Two corridors opened from the atrium, which for the moment was empty. One, Joseph knew, led to the apartments of Procula and Pilate, for he had just come that way, so he chose the other. He heard music and, cracking open a door, found himself looking into the triclinium. The course of the evening’s revelry had taken its inevitable turn. Pontius Pilate and a fat Roman were declaiming in each other’s faces, their golden wreaths askew. On the other couches, Herod Antipas and another guest were embracing a pair of slave girls. Mary was nowhere to be seen, but one couch was ominously empty and Gaius Flaccus was absent, confirming his worst fears.
Closing the door to the triclinium, Joseph hurried along the corridor until he was stopped by a closed door, which he opened. The room was empty, but a woman’s dress that he recognized as Mary’s was hanging over a chair. Throwing the dress over his arm, he started out into the corridor, but, hearing the creak of another door, drew back just in time.

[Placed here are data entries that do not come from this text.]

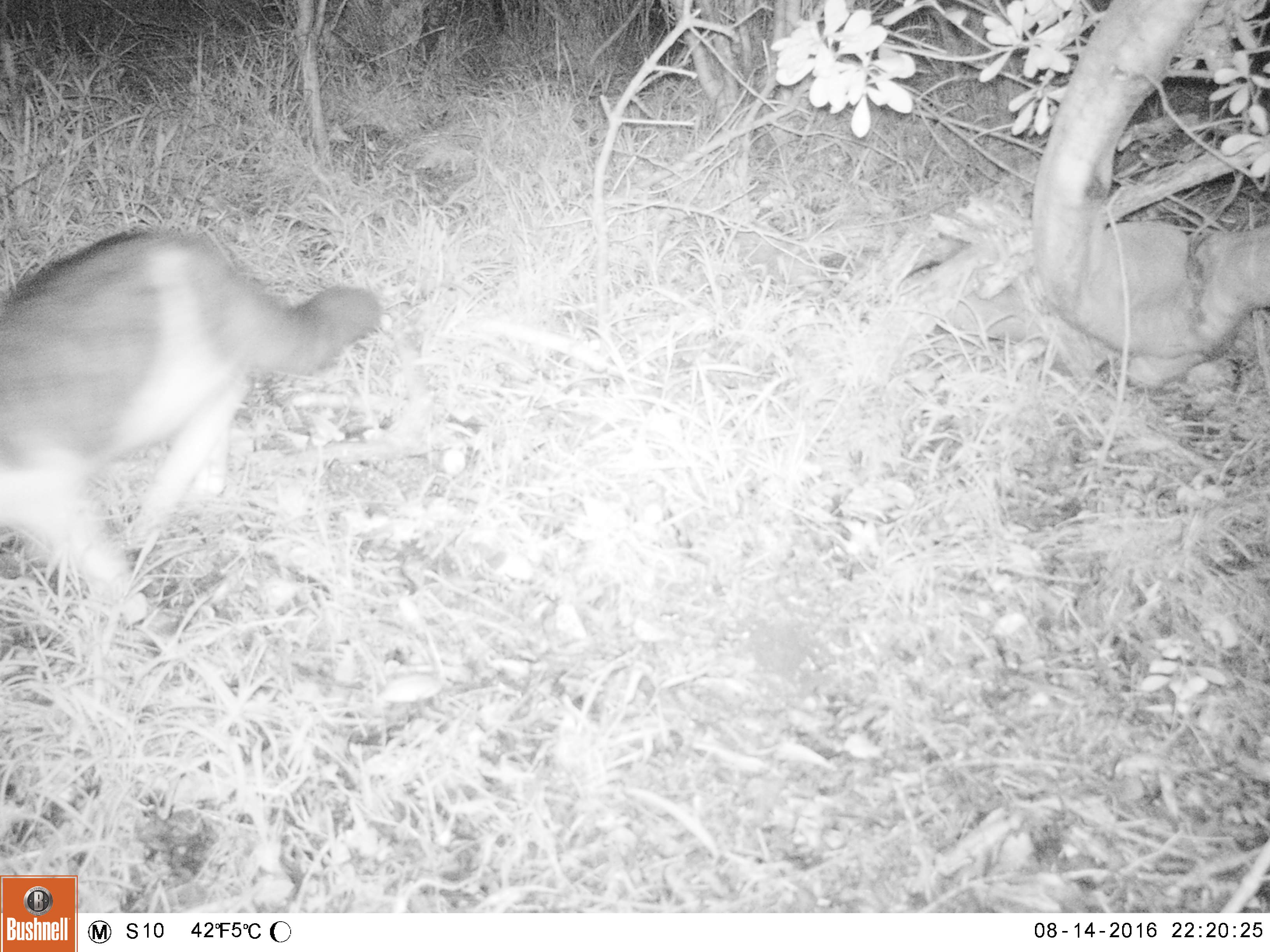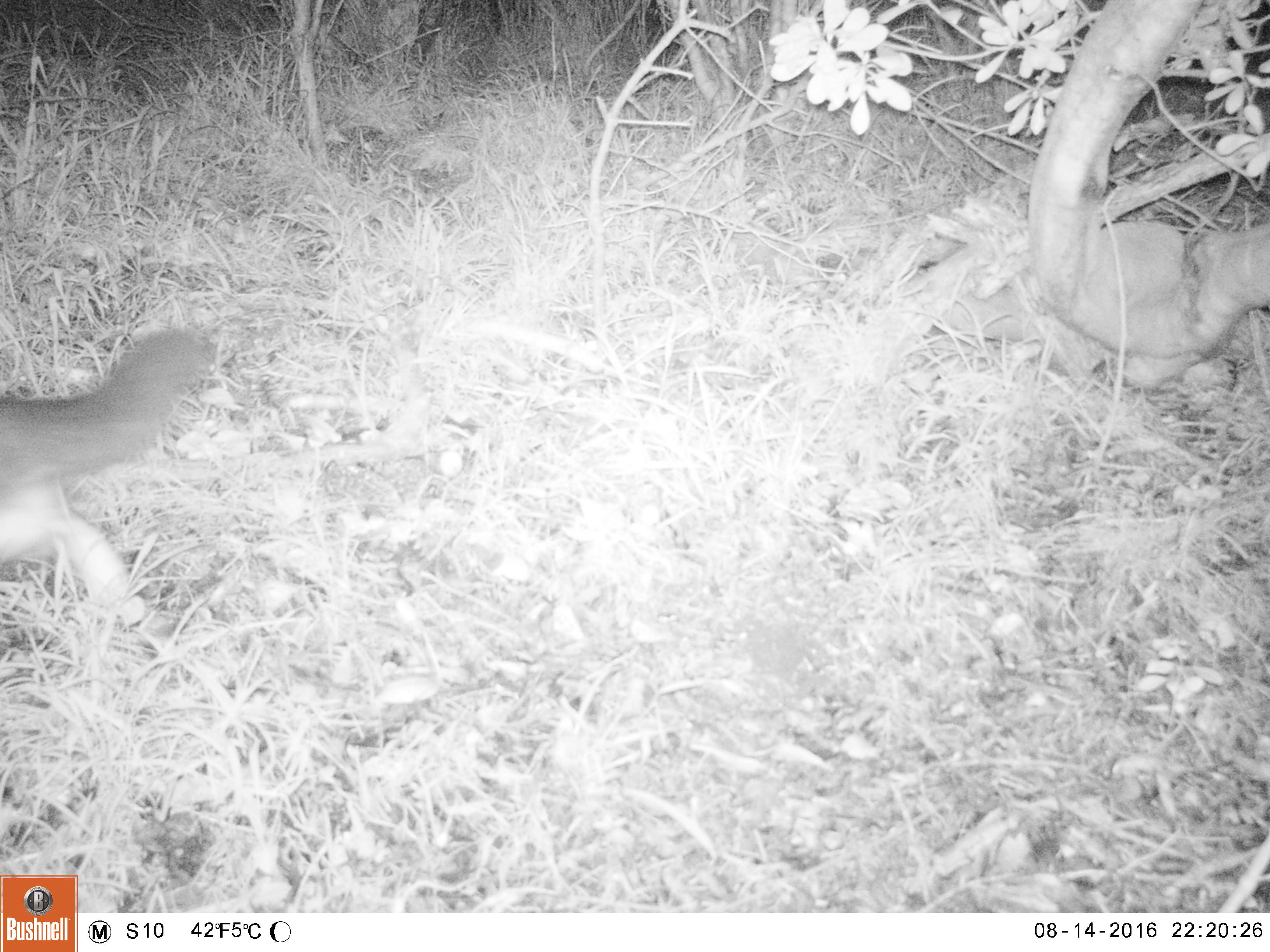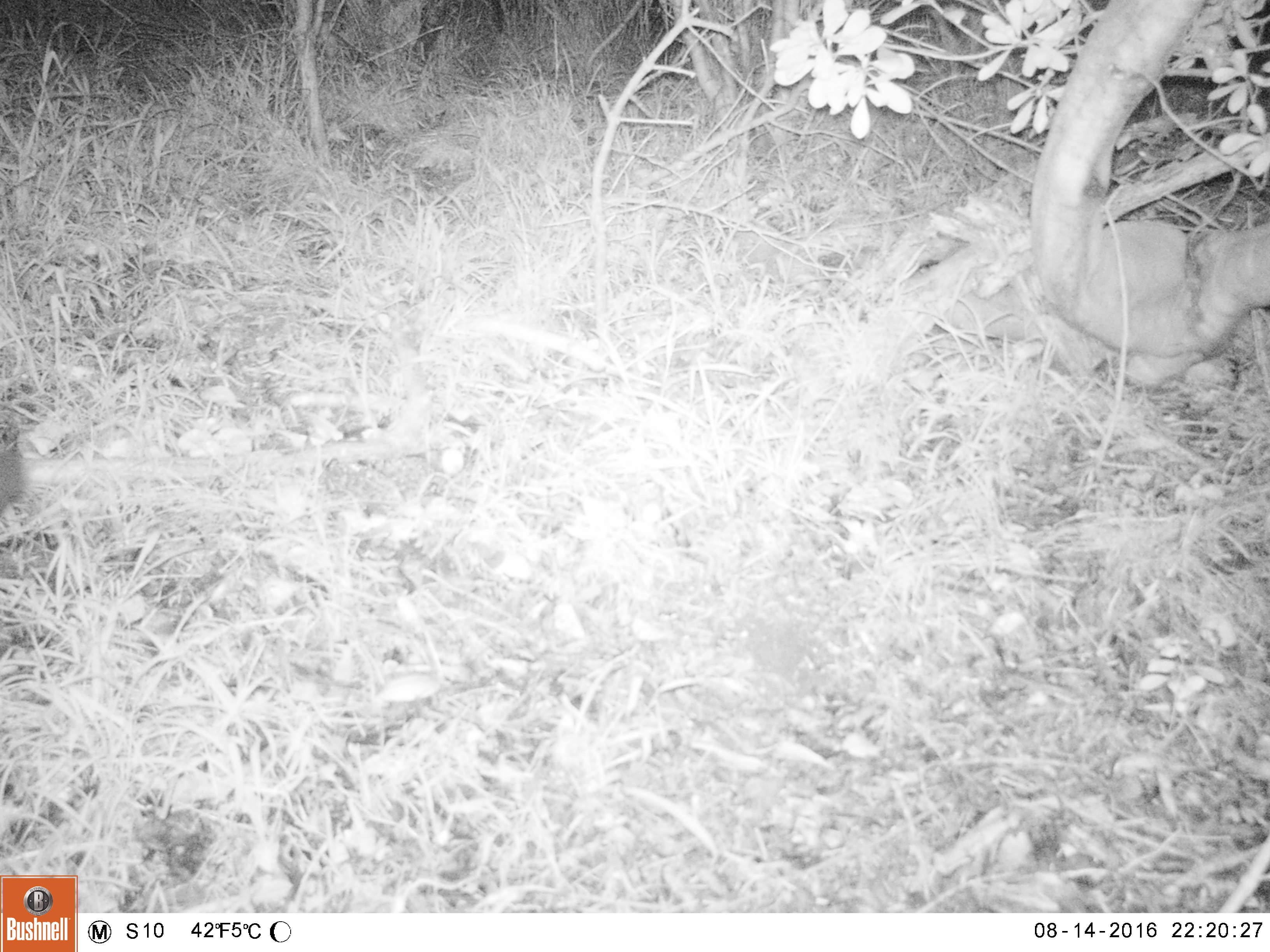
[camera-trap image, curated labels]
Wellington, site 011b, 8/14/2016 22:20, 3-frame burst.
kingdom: Animalia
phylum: Chordata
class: Mammalia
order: Carnivora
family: Felidae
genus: Felis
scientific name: Felis catus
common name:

While Joseph watched, Gaius Flaccus emerged from one of the rooms, then staggered across the atrium and out of sight. Joseph quickly opened the door through which the tribune had emerged and stepped inside. A glance told him it was the Roman’s bedchamber, for his sword and insignia lay on a chair. Then his eyes moved to the bed and he recoiled in horror, for a single glance revealed what had happened here. Mary was still unconscious, but the marble pallor of her skin, the signs of struggle in the room, the pitiful tatters of her clothing in a pile on the floor where Gaius Flaccus had dropped them could only mean that she had been ravished forcibly, in spite of her struggles to defend herself.
Eyes averted, Joseph covered Mary’s body with the dress he carried over his arm. A quick examination showed that she was not seriously injured, although great dark spots already showed upon her tender skin. He knew that he must act rapidly, for the tribune might return at any moment, but first he ripped a heavy drapery from one of the windows and wrapped it about Mary’s body to protect her against the chill of the night if they were lucky enough to escape from the villa. All the while his thoughts were racing as he tried to decide what to do.
Going over the walls was out of the question—they were much too high—nor could he leave the way he had come, carrying an unconscious woman in his arms. One avenue only remained then, the lake. He had no way of knowing how deep the water was at the end of the wall where it entered the lake, but he must try to wade around the end of it. And if it was too deep he must swim, bearing the unconscious girl in his arms.
His decision made, Joseph lifted Mary from the couch. Then, carrying her in his arms, he stepped through upon the close-cropped green lawn outside. Next he worked his way slowly against the wall of the villa in the protecting shadows until he came to the corner. The way seemed clear now and, moving quickly, he darted across the open space to the protection of the ten-foot wall that marched down into the lake itself. No outcry had arisen yet to show that he had been discovered, so he crept along beside the wall, steadying himself against it until his feet splashed in the water and a chill shot through his ankles.